### Data for the task
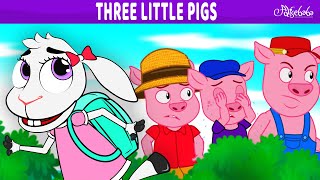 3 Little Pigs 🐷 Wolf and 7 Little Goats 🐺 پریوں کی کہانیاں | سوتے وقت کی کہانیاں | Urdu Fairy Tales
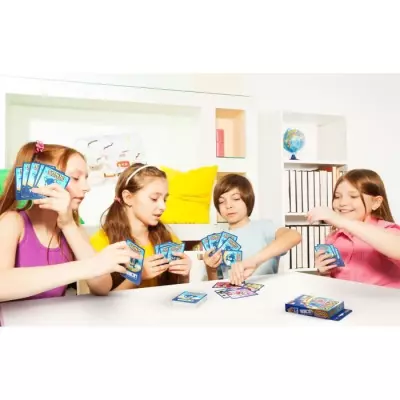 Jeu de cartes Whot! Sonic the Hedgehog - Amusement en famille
* * *
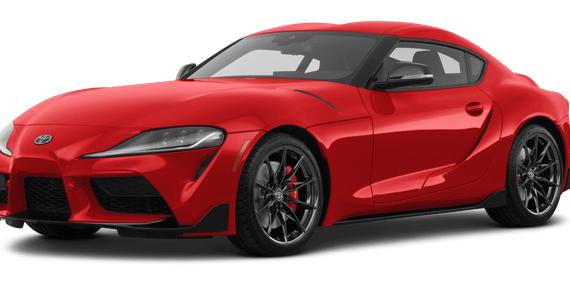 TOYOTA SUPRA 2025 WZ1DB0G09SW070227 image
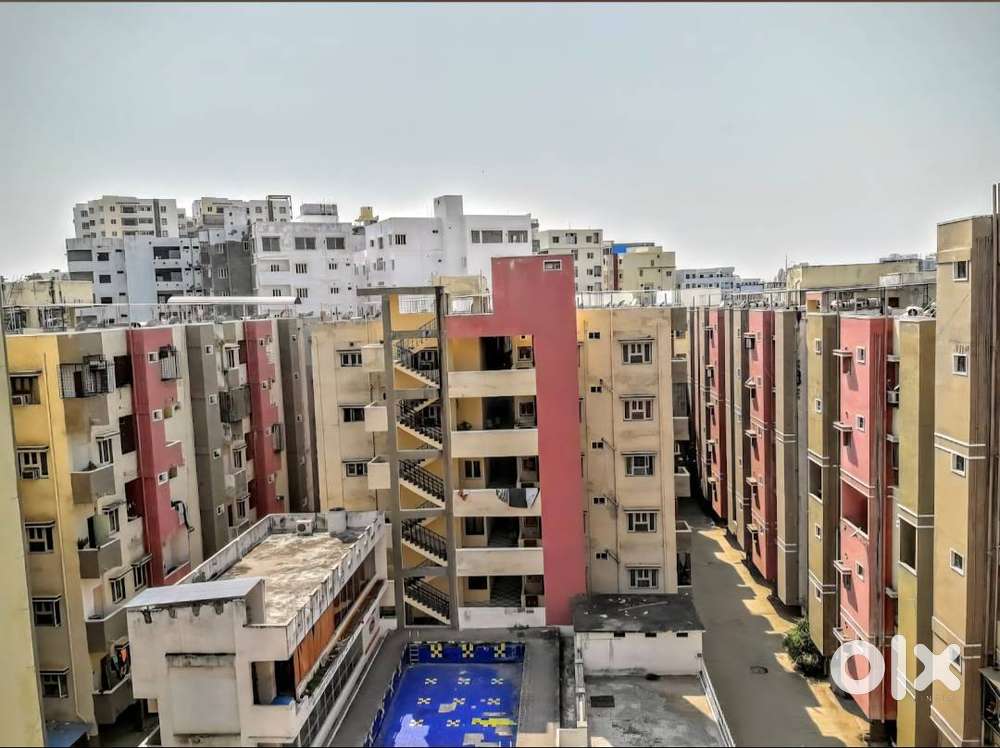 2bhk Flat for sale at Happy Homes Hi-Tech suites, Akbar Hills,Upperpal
==
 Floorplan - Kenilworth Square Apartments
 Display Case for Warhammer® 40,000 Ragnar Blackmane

### Aim of the task
Word for word, write out the lines above running from the one with "3 Little Pigs" up to and including the one with "Jeu de cartes". Drop any picture.

### Solution for this problem
 3 Little Pigs 🐷 Wolf and 7 Little Goats 🐺 پریوں کی کہانیاں | سوتے وقت کی کہانیاں | Urdu Fairy Tales
 Jeu de cartes Whot! Sonic the Hedgehog - Amusement en famille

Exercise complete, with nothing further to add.